The individual colonies in the microbial enrichment liquid are isolated three times. The first isolation is performed in the first isolation layer, where the microbial liquid dripping to the first isolation layer automatically flows downward under gravity and passes through the second isolation layer and the third isolation layer in sequence, and the microbial liquid is initially isolated into individual colonies during the flow process. After a period of time (which is adjusted as appropriate), sterile water in the dilution bottle 6 is slowly injected onto a flat plate of the first isolation layer in the isolation operation incubator by the micro-injection pump 52; the sterile water gradually flows downward under gravity; and the sterile water dilutes the microbial liquid originally flowing on the surface of the culture medium during the flow process, such that the microbial enrichment liquid is diluted to the maximum extent. In order to prevent the microbial liquid on the surface of the culture medium from being completely washed off, the sterile water injected should not be excessive, and the volume of the sterile water injected should be less than the volume of the sterile water flowing out to the liquid accumulation tank 23. The superfluous microbial liquid and sterile water then enter the liquid accumulation tank 23. Each channel is operated according to the above-mentioned method, such that the automatic multi-stage isolation of individual colonies under the high-pressure environment is completed step by step under gravity.
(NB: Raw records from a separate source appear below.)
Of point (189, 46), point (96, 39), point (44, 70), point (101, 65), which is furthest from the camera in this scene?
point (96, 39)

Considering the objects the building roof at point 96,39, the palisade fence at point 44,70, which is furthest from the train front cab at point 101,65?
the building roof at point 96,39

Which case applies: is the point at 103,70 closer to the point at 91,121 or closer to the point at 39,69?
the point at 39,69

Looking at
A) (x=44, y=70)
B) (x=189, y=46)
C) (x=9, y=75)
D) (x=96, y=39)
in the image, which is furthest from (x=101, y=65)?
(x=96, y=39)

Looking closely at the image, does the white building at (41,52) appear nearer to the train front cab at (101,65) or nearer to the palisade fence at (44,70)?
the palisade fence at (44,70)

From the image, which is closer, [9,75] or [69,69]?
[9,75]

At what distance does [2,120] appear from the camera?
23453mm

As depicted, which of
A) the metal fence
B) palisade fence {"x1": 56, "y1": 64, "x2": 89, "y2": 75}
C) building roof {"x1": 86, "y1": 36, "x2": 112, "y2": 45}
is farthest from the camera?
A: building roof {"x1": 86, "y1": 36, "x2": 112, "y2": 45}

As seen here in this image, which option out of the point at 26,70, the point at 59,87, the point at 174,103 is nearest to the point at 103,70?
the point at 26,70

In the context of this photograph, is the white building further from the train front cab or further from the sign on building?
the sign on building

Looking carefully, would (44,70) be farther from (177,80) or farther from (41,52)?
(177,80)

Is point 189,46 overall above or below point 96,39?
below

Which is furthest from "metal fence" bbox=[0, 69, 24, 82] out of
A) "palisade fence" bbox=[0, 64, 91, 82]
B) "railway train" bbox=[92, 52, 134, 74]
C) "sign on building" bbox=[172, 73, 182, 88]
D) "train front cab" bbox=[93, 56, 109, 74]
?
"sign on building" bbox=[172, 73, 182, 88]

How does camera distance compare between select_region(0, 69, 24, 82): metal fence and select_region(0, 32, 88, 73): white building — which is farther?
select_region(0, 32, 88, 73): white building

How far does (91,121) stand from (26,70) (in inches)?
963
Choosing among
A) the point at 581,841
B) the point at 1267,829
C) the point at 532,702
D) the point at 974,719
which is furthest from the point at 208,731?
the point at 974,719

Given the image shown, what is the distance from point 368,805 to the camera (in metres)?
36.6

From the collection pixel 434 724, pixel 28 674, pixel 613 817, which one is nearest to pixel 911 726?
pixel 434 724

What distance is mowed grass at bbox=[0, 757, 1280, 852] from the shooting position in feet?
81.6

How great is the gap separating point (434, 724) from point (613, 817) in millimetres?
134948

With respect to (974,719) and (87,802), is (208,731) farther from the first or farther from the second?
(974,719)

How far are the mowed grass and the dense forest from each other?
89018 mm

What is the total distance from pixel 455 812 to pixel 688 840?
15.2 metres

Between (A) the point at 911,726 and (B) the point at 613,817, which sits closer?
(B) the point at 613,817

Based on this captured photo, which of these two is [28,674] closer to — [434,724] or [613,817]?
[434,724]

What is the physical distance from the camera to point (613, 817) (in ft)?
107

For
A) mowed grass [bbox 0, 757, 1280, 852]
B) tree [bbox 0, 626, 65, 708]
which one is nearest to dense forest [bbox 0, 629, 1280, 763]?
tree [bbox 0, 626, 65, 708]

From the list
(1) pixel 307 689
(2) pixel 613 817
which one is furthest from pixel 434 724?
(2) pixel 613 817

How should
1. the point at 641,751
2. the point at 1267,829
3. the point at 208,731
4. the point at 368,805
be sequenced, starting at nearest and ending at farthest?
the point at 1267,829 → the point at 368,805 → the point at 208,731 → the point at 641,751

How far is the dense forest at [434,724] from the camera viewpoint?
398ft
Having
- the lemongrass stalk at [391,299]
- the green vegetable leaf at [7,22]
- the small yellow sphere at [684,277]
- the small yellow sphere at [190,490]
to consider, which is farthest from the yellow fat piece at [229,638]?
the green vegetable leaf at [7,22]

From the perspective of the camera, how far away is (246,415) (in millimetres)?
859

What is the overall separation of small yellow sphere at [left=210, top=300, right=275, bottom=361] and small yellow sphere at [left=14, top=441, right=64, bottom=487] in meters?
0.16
With each channel under two rounds of gravity, the probability of isolating the microbial enrichment liquid into individual colonies is improved by multiple isolation, instead of only one isolation, and depending on the type of the culture medium in the isolation and culture region, individual colonies with different conditions of nutrition can be obtained.

Based on the embodiments in the present invention, every other embodiment obtained by those of ordinary skills in the art without making creative effort shall fall within the scope of protection of the present invention.